The information below comes from the statement of deficiencies compiled by health inspectors and provided to AHCJ by the Centers for Medicare and Medicaid Services. It does not include the steps the hospital plans to take to fix the problem, known as a plan of correction. For that information, you should contact the hospital, your state health department or CMS. Accessing the document may require you to file a Freedom of Information Request. Information on doing so is available here.

ASCENSION ST JOHN MEDICAL CENTER 1923 SOUTH UTICA AVENUE TULSA, OK 74104 June 22, 2011
VIOLATION: PROGRAM SCOPE, PROGRAM DATA Tag No: A0273
Based on record review and interviews with hospital staff, the hospital does not ensure that adverse patient events are investigated and analyzed to assess processes of care and to ensure quality of patient care.

Findings:

1. Patient #4 received burns from equipment used in a procedure.

2. The hospital did not have any evidence that the occurrence had been investigated, analyzed and measures taken to prevent a reoccurrence.

3. Staff A stated on 06/22/11 in the afternoon that there was no documentation of what the hospital did to investigate the incident. Staff A said that according to the radiology department the equipment was sent to the manufacturer, but did not have any documentation of the manufacturer's evaluation. There was also no investigation of whether there were other reasons this incident might have occurred.

4. The occurrence report stated that the radiology department would do a quality assurance ( QA ) investigation of the incident. Review of QA meeting minutes for 2009 which was when the incident occurred did not have any evidence of a review of this incident.
VIOLATION: PATIENT SAFETY Tag No: A0286
Based on record review and interviews with hospital staff, the hospital does not ensure that adverse patient events are investigated and analyzed to assess processes of care and to ensure quality of patient care.

Findings:

1. Patient #4 received burns from equipment used in a procedure.

2. The hospital did not have any evidence that the occurrence had been investigated, analyzed and measures taken to prevent a reoccurrence.

3. Staff A stated on 06/22/11 in the afternoon that there was no documentation of what the hospital did to investigate the incident. Staff A said that according to the radiology department the equipment was sent to the manufacturer, but did not have any documentation of the manufacturer's evaluation. There was also no investigation of whether there were other reasons this incident might have occurred.

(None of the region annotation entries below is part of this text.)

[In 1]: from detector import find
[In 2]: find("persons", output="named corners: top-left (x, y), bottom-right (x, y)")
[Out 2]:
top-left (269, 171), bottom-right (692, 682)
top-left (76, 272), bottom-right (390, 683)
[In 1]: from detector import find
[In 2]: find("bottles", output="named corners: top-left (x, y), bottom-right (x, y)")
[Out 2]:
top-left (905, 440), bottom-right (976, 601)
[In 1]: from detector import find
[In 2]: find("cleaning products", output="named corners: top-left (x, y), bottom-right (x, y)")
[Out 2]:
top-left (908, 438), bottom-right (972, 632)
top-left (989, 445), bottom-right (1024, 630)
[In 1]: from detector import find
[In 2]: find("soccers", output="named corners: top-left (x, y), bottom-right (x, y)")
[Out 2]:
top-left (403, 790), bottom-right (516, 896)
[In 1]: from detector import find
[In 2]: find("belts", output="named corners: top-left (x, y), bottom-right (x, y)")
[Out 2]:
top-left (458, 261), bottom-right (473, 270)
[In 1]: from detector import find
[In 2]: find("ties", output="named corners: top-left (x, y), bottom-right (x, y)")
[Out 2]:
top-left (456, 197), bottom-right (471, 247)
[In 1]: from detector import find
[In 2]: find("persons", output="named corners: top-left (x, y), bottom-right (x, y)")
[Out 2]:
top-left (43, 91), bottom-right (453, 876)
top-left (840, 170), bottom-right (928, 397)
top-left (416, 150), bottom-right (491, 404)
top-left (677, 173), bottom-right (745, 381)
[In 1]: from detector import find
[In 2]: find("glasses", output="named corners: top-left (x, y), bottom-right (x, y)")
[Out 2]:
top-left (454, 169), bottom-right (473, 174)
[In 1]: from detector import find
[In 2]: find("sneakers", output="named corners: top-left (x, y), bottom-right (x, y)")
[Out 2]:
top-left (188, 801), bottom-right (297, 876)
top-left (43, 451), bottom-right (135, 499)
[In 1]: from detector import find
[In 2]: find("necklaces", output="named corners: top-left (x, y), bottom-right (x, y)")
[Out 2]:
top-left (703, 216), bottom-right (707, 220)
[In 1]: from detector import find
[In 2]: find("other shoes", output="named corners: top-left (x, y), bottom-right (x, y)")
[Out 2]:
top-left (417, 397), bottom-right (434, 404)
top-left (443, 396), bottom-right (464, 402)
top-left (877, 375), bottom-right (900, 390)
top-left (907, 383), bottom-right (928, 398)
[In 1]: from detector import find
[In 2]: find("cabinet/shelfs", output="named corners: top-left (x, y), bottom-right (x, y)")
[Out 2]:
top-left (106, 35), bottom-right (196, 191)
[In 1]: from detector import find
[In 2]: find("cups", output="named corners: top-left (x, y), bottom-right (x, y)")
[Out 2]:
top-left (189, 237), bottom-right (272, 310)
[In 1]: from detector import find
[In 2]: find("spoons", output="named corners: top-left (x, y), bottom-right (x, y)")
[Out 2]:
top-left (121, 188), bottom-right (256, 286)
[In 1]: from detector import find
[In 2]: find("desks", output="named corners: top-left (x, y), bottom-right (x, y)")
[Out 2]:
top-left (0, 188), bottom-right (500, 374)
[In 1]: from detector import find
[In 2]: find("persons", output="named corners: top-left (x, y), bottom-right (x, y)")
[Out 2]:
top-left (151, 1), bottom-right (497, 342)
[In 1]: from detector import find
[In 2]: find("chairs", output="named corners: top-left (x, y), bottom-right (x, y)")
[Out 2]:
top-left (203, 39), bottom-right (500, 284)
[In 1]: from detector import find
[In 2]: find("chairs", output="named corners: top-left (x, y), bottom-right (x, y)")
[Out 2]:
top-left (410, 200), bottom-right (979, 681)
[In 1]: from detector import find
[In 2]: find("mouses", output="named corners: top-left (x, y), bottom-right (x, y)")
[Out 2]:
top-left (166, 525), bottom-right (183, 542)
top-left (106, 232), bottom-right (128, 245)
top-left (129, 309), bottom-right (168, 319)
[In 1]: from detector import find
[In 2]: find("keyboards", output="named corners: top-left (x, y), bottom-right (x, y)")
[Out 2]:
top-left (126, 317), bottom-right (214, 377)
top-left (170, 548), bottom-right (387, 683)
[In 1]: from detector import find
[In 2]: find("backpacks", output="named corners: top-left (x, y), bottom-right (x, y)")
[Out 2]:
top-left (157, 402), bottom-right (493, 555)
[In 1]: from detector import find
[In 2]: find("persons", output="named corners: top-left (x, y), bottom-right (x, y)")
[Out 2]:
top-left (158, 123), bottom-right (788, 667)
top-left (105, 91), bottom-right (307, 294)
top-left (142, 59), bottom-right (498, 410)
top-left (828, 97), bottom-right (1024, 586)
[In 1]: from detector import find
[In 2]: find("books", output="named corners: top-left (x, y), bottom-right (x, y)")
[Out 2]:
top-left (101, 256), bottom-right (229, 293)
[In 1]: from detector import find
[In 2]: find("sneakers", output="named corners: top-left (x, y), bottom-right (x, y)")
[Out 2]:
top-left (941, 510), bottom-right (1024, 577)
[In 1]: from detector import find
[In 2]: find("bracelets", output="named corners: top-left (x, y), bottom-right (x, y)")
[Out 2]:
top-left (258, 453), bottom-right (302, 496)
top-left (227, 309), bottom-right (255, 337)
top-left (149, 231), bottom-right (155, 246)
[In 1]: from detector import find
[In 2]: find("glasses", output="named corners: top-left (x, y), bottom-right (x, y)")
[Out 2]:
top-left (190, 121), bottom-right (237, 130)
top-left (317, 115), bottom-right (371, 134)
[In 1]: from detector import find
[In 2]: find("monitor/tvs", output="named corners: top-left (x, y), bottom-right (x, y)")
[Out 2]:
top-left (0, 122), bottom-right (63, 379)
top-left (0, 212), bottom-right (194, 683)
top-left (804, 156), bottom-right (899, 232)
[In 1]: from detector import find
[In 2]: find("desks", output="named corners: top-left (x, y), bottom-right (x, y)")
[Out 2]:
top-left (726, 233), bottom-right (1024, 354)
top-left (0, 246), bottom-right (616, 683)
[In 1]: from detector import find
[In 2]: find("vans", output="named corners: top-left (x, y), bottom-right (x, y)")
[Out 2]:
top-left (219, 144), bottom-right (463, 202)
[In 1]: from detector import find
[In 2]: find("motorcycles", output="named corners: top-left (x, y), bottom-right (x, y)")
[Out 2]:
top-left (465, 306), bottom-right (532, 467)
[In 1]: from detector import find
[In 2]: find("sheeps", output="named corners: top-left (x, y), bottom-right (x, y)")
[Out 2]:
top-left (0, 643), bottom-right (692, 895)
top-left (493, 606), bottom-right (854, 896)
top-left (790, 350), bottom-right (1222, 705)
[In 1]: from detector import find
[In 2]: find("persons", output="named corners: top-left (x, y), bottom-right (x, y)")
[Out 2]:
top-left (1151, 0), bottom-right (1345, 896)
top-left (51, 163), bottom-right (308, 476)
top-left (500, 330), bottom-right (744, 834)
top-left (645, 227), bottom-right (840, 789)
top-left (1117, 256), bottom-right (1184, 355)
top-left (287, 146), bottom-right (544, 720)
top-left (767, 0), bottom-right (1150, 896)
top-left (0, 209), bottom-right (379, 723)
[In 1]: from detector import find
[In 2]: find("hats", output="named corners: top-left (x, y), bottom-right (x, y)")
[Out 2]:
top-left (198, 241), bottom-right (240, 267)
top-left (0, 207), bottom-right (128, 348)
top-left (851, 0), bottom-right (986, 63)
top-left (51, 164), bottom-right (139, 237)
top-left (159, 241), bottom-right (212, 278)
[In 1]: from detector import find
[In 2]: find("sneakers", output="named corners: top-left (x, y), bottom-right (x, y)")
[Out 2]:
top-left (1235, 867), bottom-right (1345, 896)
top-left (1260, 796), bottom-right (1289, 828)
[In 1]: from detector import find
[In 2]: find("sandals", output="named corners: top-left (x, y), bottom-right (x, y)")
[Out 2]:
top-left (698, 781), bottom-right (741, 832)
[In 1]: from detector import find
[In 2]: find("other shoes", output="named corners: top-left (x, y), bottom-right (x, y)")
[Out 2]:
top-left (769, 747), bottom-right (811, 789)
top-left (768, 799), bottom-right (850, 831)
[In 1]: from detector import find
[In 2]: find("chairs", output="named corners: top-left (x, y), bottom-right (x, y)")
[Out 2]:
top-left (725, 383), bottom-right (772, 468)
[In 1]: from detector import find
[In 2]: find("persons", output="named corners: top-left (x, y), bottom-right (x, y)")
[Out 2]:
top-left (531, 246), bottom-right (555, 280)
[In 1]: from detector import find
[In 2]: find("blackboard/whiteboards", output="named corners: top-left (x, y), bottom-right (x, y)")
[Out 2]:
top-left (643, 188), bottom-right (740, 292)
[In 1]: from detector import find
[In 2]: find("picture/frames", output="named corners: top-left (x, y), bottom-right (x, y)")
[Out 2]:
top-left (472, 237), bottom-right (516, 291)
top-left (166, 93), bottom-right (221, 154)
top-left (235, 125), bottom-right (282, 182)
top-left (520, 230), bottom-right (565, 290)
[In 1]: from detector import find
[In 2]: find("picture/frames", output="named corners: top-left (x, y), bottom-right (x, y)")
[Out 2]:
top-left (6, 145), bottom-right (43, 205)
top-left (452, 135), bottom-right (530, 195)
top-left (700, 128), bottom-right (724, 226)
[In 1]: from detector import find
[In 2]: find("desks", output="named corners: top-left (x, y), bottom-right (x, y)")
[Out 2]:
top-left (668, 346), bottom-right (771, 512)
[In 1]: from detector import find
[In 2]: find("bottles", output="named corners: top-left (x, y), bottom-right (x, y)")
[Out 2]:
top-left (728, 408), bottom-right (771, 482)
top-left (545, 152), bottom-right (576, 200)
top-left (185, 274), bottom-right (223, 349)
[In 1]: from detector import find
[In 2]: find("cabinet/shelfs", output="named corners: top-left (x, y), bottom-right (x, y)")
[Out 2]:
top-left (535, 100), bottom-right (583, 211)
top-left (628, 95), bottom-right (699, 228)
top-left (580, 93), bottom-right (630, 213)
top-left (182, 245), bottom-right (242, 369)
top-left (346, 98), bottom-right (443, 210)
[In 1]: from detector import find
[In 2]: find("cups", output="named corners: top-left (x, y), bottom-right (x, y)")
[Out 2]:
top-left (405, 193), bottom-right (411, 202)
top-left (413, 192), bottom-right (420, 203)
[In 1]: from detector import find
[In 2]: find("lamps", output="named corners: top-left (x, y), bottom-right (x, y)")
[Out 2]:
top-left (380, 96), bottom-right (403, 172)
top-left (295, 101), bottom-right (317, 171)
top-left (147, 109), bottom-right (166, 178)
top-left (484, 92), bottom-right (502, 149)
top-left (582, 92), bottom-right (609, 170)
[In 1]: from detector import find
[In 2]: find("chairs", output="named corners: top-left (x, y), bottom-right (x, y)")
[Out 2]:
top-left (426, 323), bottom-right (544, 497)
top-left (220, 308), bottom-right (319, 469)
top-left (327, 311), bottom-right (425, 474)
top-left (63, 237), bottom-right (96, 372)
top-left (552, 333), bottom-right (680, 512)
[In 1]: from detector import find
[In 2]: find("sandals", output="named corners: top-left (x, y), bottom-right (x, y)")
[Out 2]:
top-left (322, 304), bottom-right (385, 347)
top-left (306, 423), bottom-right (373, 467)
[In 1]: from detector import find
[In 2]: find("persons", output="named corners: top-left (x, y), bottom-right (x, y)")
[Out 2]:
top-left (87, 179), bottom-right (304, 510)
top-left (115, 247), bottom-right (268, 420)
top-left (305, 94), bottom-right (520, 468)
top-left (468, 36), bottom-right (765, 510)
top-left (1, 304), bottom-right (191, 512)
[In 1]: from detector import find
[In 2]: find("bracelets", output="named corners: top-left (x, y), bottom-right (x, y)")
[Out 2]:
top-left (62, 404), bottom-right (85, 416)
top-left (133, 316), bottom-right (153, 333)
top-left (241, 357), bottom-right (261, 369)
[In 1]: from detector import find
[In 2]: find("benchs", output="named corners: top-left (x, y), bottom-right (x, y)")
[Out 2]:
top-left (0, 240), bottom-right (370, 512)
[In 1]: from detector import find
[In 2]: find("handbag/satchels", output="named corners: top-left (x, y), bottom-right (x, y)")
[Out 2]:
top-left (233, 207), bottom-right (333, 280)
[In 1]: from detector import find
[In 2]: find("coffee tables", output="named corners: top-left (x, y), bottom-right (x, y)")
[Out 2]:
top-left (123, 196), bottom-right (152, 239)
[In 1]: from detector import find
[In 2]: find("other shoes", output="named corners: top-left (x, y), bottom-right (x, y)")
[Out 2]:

4. The occurrence report stated that the radiology department would do a quality assurance ( QA ) investigation of the incident. Review of QA meeting minutes for 2009 which was when the incident occurred did not have any evidence of a review of this incident.
VIOLATION: PATIENT RIGHTS: NOTICE OF GRIEVANCE DECISION Tag No: A0123
Based on review of the hospital's grievance/complaint policy, grievance log and seven grievances and interviews with hospital staff, the hospital failed to provide a written notice to the complainant with the name of the hospital contact person, the steps taken on behalf of the patient to investigate the grievance, the results of the grievance process, and the date of completion. This occurred for three of six patients/patients' representatives who filed grievances (Grievance #1 through 6 of Grievances #1 through 7) when the complaint was not resolved at the time of the complaint by staff present or immediately available.

Findings:
1. The hospital's grievance policy, entitled "Patient Complaint/Grievance Resolution," with an issue date of February 2008, on pages 2 and 3, appropriately stipulated that a written response would be provided to the complainant with the "steps taken on behalf of the patient to investigate the grievance; findings of the investigation; results of the grievance process (corrective measures initiated, if any); date of completion of the process; name of the hospital contact person"and this process should be completed within 45 days from the date of receipt of the complaint.

2. The surveyors selected six concerns/complaints/grievances from the complaint, grievance and claim log for September 2009, and March and April 2011. Upon review of the data supplied by the hospital, five of the concerns listed were grievances. The problems/concerns identified by complainants could not be resolved at the time of the complaint and required investigation. This finding was reviewed and verified with hospital administrative staff # A throughout the survey.

3. During the review of the incident reports selected from the incident log for the time period listed in Finding #2, in two of the incidents, the patient/patient representative had also voiced a grievance. For one of these grievances voiced (Patient #3), the hospital could not produce evidence it had investigated and responded to the complainant. For the other one, voiced by Patient #1, the hospital investigated the complaint, but it was not channeled through the grievance process, but was identified as a claim.

5. Three of six grievances/complaints reviewed, not resolved at the time the complaint was issued, did not contain a written response to the complainant with the required information. On the afternoon of 06/22/2011, the surveyors confirmed with administrative staff #A that no additional written response had been provided to the complainants.